知道问题所在了,那么现在开始替换etcd的证书:
首先备份etcd数据:
cd /var/lib
tar -zvcf etcd.tar.gz etcd/
修改ca配置文件,将默认证书签署过期时间修改为10年:
root@009027:~/ssl# cat config.json
{
"signing": {
"default": {
"expiry": "87600h"
},
"profiles": {
"kubernetes": {
"usages": [
"signing",
"key encipherment",
"server auth",
"client auth"
],
"expiry": "87600h"
}
}
}
}
生成新的证书:
#删除过期证书
rm -f /etc/etcd/ssl/*
# 创建新证书
cfssl gencert -ca=ca.pem -ca-key=ca-key.pem -config=config.json -profile=kubernetes etcd-csr.json | cfssljson -bare etcd
cp etcd.pem etcd-key.pem ca.pem /etc/etcd/ssl/
# 查看新证书
root@009027:/etc/etcd/ssl# openssl x509 -in etcd.pem -noout -text |grep ' Not '
Not Before: Mar 8 06:59:00 2019 GMT
Not After : Mar 5 06:59:00 2029 GMT
#拷贝到其他etcd节点
scp -r /etc/etcd/ssl root@${other_node}:/etc/etcd/
# 重启etcd服务(记住,要3个节点一起重启,不然会hang住)

所给材料:
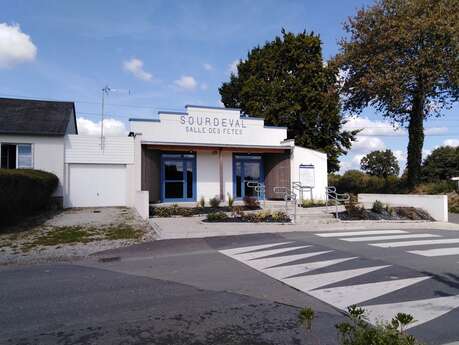 Salle des fêtes > Sourdeval Les Bois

任务说明:
根据关于更换etcd证书的文本,回答下列问题:
(a) 备份etcd数据前,先进入哪个目录?
(b) 配置文件中把默认证书签署过期时间改成了多少?
(c) 重启etcd服务时,要几个节点一起重启?
上面所给的各行与作答无关。

参考解答:
(a) /var/lib
(b) 87600h
(c) 3个